*WORK INSTRUCTIONS*. Update the data by replacing "water tower tank" with "water tank" and leave every other word as it is.

Rows from a spatial reasoning dataset

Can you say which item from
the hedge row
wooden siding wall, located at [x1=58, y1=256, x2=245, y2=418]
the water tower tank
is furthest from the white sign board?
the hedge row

*SOLUTION TO THIS EXERCISE*.
Can you say which item from
the hedge row
wooden siding wall, located at [x1=58, y1=256, x2=245, y2=418]
the water tank
is furthest from the white sign board?
the hedge row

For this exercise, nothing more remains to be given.